Normally they are under the state’s authority, but Congress has constitutional power to deal with “governing such Part of them as may be employed in the Service of the United States.”

Does this mean the militia men are under the feds’ wing year-round? No! Can’t you read English? Three circumstances may call for a call-up by Congress (and a consequent handover of the men to the Commander in Chief). This can only be: to repel invasions, to suppress insurrections, and “to execute the laws of the Union.”

And So?

In this series of articles, I am mainly interested in the execution of laws. Indeed, I am mainly interested in the fact that laws are not enforced against numerous criminal members of government. It’s quite the impasse, isn’t it? Members of the DoJ, or of Congress for that matter, break laws left right and center, and yet are protected by the law-enforcement institutions.

A little piece of good news here is that many members of We the People have caught on to the inappropriateness of condoning the crimes of the powerful in this way. Hark to the Boston Town Records of 1772:

“We are trodden in the dirt. The Colonists have been branded with the odious name of traitors and rebels, only for complaining of their grievances; How long such treatment will, or ought to be born is submitted.” Ahem.

It’s even better. Vieira thinks that we, in the constitutional militia (all of us), can use our minds.
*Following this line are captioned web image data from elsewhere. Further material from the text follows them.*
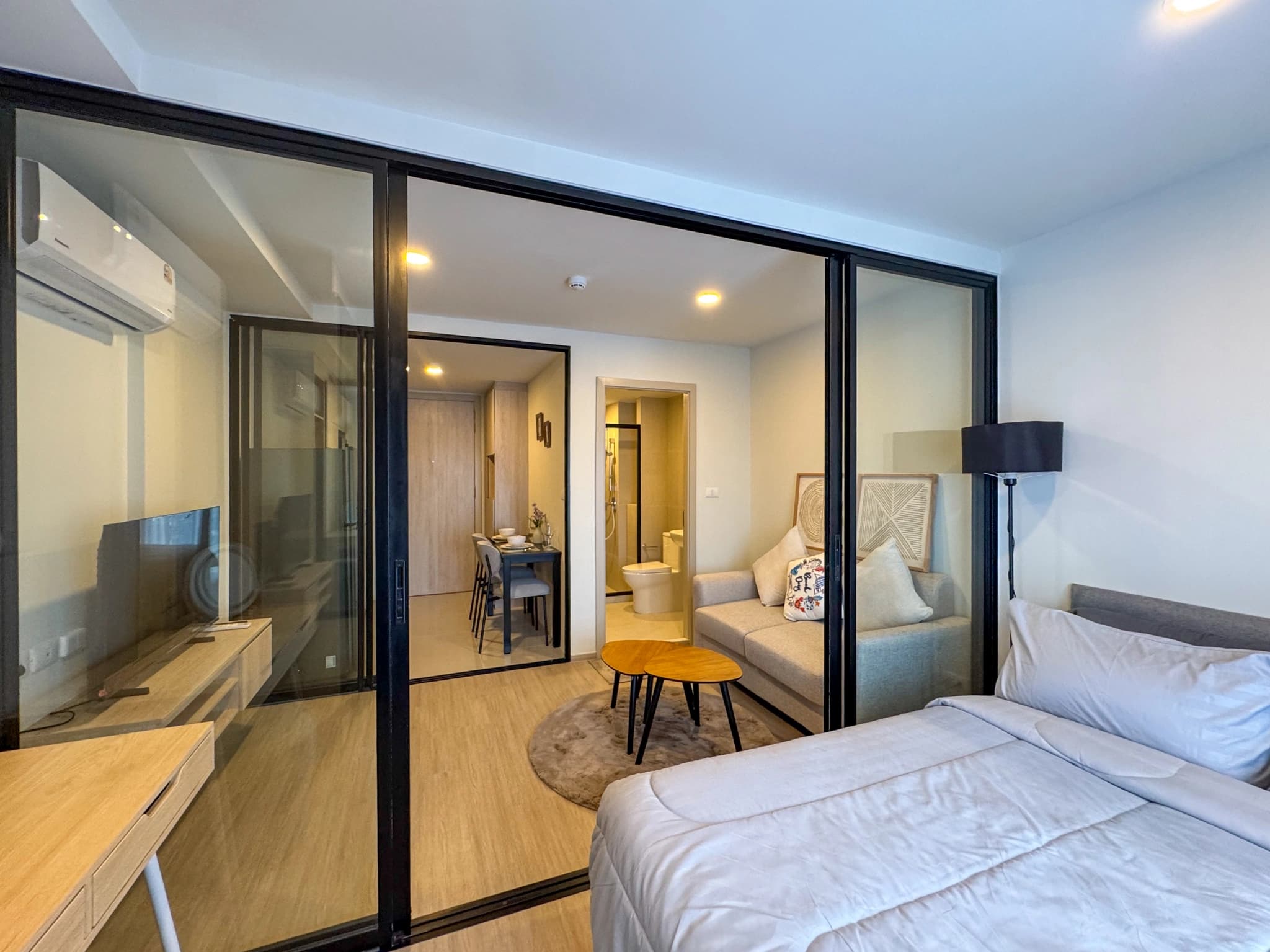 1 bedroom property for rent The Origin Kathu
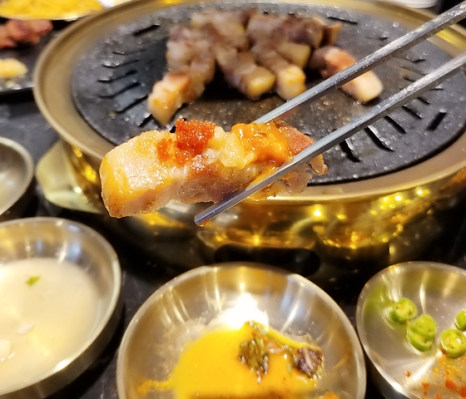 다이닝갈비부천 이미지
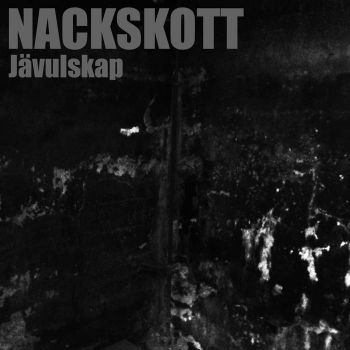 Nackskott - Javulskap (EP) (2018)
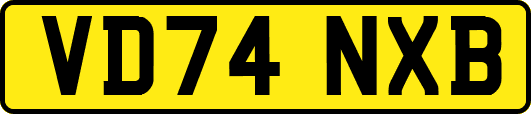 VD74NXB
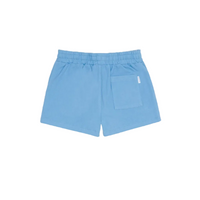 bb twill short C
Yep, minds as in moving forward instead of being quicksanded in contemporary history. (See also Philip Allott’s Eutopia.]. Vieira says, on page 40 of McGonigle’s book:

“Revitalized militia would mobilize millions upon millions of individuals for hundreds of different programs and bring with them the innovation and experimentation that emanate from minds not mired in the ruts of rigid bureaucratic centralism…[ No longer would ‘homeland security’ depend for direction on exclusive cliques of professional ‘security’ and ‘intelligence’ operatives including former high-ranking KGB and Stasi agents.” (Good heavens!)

He goes on to say, on page 41:

“State and local politicians, the media, the organized legal and medical professions, the intelligentia, the modernist churches and synagogues, and all the Establishment’s other mouthpieces, front groups, camp followers, and hangers on are constantly inveighing about how ‘guns cause crime.’ [Yet when wielded by] the increasingly para-militarized State [Vieira wrote this in 2004] the most savagely lethal varieties are double plus good and would never, ever, be used to further usurpation or tyranny.”

That was written in 2004. We’ve wasted 18 years of Edwin Vieira’s insight into the real militia of our Constitution. How about cottoning onto it now?